Acosta, who has been with the Latino Diabetes Association since 2006, said the nonprofit had a budget of $160,000 last year and has re-started its Sabor y Sazón cooking classes and Mi Vida Yoga sessions in the heavily Latino southeastern Los Angeles County communities that it serves, thanks in part to a grant from HIP.


"When I inherited Durkee, I didn't know if she was paid or not. She billed us for another $6,700, and we paid it," Acosta said, stressing the importance of using a licensed CPA. "Aside from her doing our accounting, she also did our filing. Our attorney has to go back and check all of our 990s. The reason we originally hired Durkee was to make sure that someone was doing oversight.


"That being said," Acosta added, "we should have done our due diligence background check of Durkee."


Durkee, 59, is free pending sentencing. She was arrested in September on suspicion of mail fraud in connection with the submission of falsified campaign finance reports to election officials. The state's Fair Political Practices Commission audits also uncovered campaign treasury irregularities.


"This is believed to be the largest embezzlement scheme ever by a campaign treasurer," U.S. Atty. Benjamin Wagner said in announcing the charges. Federal authorities believe that there were as many as 50 political candidates and nonprofits involved in the case.


"We don't have it listed out how many [nonprofit] agencies were affected," said Lauren Horwood, spokeswoman for the U.S. Attorney's Office in Sacramento, which Wagner heads. Politicians whose campaign accounts were involved in the investigation include U.S. Sen. Dianne Feinstein (D-Calif.), and three congresswomen: Loretta Sanchez, her sister Linda Sanchez, and Susan A. Davis.


Regarding defrauded nonprofits, the agreement that formed the basis for her guilty plea on March 30 said that Durkee and Associates allegedly misappropriated $180,000 from National Popular Vote, a nonprofit that advocates for direct popular elections of the U.S. president through a modification of the way the Electoral College works. Two National Popular Vote and National Popular Vote Institute officials did not return calls for comment.

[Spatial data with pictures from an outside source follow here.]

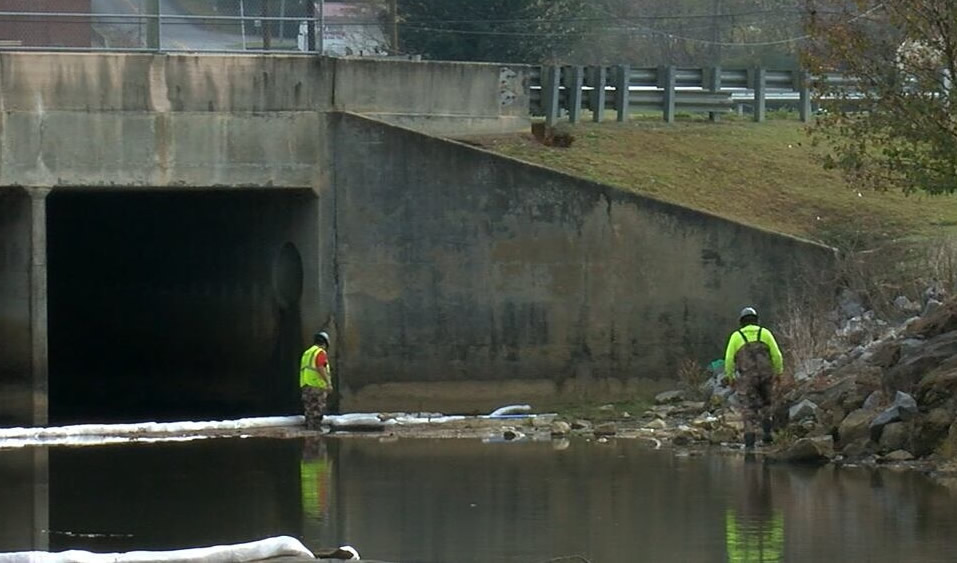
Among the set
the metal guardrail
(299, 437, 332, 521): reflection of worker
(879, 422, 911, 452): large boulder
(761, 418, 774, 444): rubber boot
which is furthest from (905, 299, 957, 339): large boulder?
the metal guardrail

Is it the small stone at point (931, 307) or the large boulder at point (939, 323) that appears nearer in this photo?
the large boulder at point (939, 323)

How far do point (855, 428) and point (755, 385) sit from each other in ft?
5.84

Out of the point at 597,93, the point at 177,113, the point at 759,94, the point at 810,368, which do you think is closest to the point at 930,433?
the point at 810,368

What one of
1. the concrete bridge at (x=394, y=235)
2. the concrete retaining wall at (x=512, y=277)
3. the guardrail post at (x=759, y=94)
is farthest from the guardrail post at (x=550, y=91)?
the guardrail post at (x=759, y=94)

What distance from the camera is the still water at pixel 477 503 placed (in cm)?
1528

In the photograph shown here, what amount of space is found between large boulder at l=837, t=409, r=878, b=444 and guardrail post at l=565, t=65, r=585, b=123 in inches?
466

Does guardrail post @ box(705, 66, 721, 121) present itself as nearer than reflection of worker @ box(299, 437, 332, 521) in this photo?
No

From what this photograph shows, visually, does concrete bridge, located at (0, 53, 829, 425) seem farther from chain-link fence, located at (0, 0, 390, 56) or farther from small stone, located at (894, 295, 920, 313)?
small stone, located at (894, 295, 920, 313)

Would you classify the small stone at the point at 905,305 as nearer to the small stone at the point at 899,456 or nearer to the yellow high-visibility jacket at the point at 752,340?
the yellow high-visibility jacket at the point at 752,340

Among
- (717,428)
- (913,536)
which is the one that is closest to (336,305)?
(717,428)

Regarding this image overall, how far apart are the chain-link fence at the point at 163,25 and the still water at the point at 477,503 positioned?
6.47 m

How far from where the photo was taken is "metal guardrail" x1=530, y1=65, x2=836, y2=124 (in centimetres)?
3244

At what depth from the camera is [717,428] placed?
79.7ft

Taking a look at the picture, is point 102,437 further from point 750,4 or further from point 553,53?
point 750,4
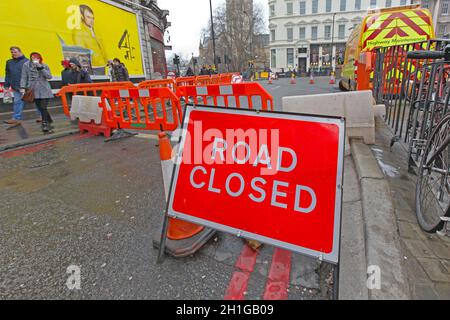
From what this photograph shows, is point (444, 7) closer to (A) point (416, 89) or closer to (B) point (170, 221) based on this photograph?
(A) point (416, 89)

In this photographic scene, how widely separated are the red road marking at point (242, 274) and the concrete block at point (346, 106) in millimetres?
2498

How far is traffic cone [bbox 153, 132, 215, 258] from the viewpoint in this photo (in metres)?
2.13

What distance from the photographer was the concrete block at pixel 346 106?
151 inches

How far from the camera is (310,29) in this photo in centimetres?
5906

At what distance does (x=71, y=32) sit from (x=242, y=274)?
13.0 meters

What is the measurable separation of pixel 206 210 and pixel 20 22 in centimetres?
1123

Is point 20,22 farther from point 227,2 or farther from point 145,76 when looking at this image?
point 227,2

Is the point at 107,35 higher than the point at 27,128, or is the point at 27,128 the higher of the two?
the point at 107,35

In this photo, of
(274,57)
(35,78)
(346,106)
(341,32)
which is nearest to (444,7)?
(341,32)

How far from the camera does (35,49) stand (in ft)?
31.2

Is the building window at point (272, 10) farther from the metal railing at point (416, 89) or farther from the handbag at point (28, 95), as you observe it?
the handbag at point (28, 95)

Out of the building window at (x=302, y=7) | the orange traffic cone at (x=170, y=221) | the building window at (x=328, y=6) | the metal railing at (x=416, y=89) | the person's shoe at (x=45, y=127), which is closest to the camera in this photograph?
the orange traffic cone at (x=170, y=221)

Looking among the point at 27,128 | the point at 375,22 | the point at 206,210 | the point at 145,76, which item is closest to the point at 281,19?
the point at 145,76

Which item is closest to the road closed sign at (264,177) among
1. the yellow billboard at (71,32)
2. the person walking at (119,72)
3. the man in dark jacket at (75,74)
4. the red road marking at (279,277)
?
the red road marking at (279,277)
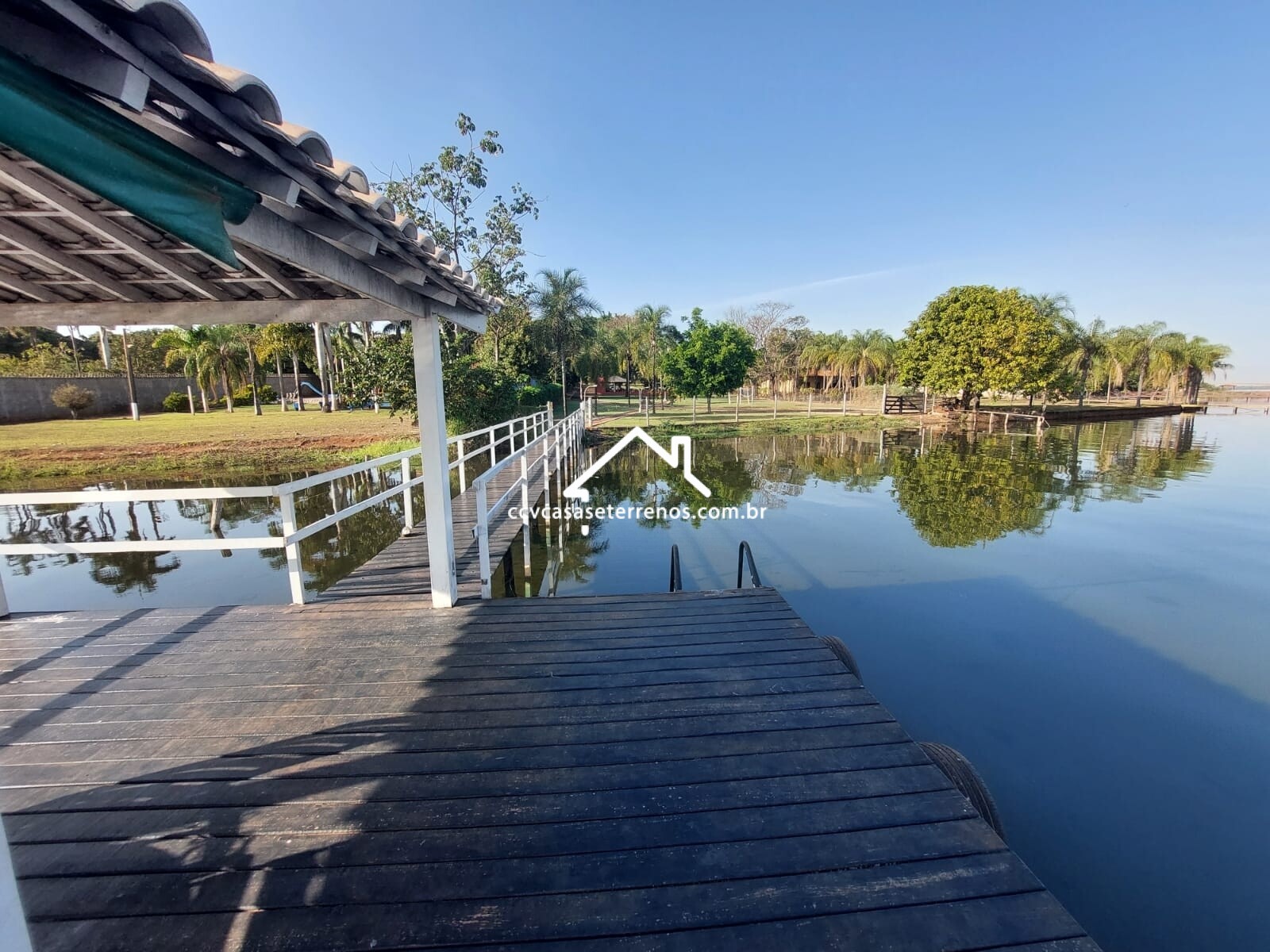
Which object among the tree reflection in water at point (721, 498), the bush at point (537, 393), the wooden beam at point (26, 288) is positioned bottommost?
the tree reflection in water at point (721, 498)

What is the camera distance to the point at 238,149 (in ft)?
4.94

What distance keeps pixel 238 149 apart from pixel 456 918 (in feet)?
7.76

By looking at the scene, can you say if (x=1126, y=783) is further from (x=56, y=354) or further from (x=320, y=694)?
(x=56, y=354)

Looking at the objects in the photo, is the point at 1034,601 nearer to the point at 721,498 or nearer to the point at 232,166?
the point at 721,498

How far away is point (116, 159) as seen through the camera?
45.4 inches

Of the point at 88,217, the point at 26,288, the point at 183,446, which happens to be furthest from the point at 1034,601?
the point at 183,446

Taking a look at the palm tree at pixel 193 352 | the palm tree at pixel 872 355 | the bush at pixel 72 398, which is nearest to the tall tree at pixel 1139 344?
the palm tree at pixel 872 355

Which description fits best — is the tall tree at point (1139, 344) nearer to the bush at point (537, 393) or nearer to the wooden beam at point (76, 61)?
the bush at point (537, 393)

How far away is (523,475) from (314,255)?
14.7 ft

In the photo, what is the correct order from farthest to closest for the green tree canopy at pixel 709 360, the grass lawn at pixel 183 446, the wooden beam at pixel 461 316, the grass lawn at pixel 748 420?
the green tree canopy at pixel 709 360
the grass lawn at pixel 748 420
the grass lawn at pixel 183 446
the wooden beam at pixel 461 316

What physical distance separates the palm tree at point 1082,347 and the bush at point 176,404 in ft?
169

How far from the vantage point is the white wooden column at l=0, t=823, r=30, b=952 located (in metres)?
0.88

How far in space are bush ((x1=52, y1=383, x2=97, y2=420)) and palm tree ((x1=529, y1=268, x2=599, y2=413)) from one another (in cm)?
2134

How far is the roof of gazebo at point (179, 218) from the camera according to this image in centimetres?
109
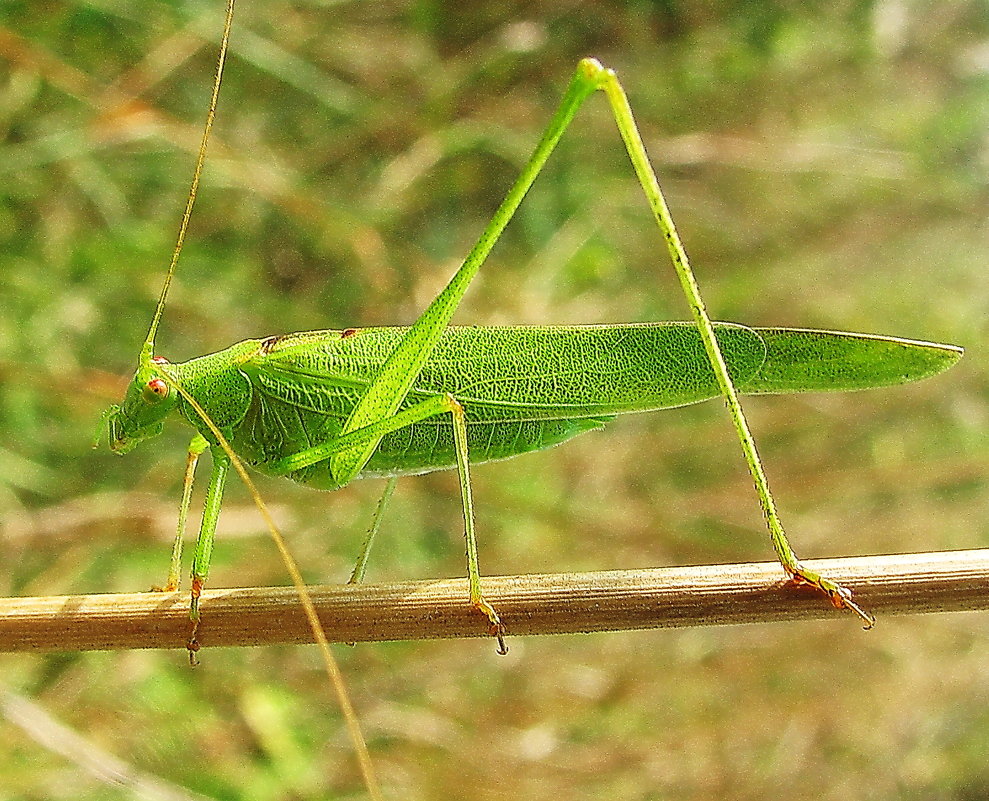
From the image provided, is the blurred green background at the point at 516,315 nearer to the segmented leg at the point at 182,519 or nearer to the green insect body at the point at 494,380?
the segmented leg at the point at 182,519

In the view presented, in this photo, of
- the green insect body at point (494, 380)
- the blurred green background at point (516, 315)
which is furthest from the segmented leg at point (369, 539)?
the blurred green background at point (516, 315)

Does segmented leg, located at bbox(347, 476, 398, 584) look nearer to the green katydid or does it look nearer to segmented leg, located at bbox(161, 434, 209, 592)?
the green katydid

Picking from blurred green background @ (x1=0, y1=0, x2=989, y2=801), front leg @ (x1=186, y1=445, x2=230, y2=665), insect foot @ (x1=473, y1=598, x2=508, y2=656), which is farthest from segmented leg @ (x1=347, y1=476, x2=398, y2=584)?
blurred green background @ (x1=0, y1=0, x2=989, y2=801)

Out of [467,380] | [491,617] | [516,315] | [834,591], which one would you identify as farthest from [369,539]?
[516,315]

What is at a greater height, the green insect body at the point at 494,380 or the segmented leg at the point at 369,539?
the green insect body at the point at 494,380

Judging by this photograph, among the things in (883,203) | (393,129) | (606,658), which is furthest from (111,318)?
(883,203)

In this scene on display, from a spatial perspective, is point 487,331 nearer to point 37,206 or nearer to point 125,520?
point 125,520
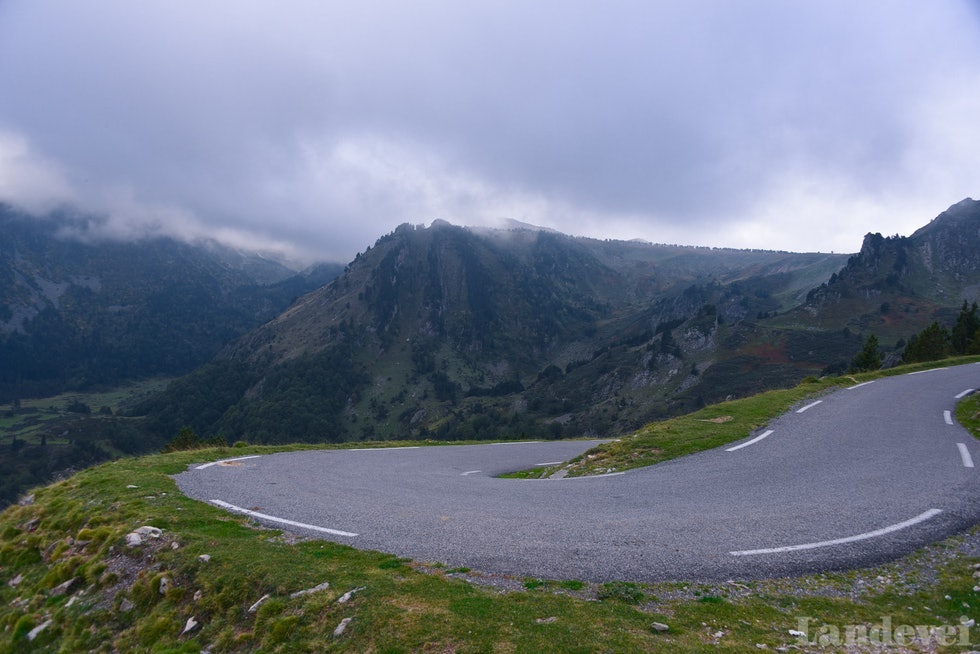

Durkee used the money for personal expenses, payroll and other business expenses and "to repay unauthorized withdrawals from other client accounts," according to the plea agreement, which said she would sometimes take money from one account to reimburse monies that had been removed previously from other accounts. The scheme had the net effect of reflecting larger balances on paper than actually existed in some of the accounts, according to the agreement.  Her lawyer, Daniel V. Nixon, did not respond to a request for comment about allegations of additional nonprofits having been involved in the case.


Although many organizations struggle with funder requirements of audits, Ross cautioned against over-reliance on them. She said the Long Beach, CA, nonprofit management support organization that she has headed for 13 years just completed its most recent audit, the second since the board decided to have outside firms conduct audits every three years at the small nonprofit, which has an annual budget of more than $500,000.


"I know organizations, and I'm sure you do too, that had audits and it [financial mismanagement] hasn't been caught," she said.


The series of safeguards should kick in as soon as the mail arrives, according to Ross. "The same person who opens the mail and records what comes in shouldn't be creating the record in QuickBooks. Yet another should keep track of bank statements," she said.


She also said that it is really important that nonprofit leaders exercise due diligence in hiring. "People say a lot of things on paper--as again we find out the hard way," she added.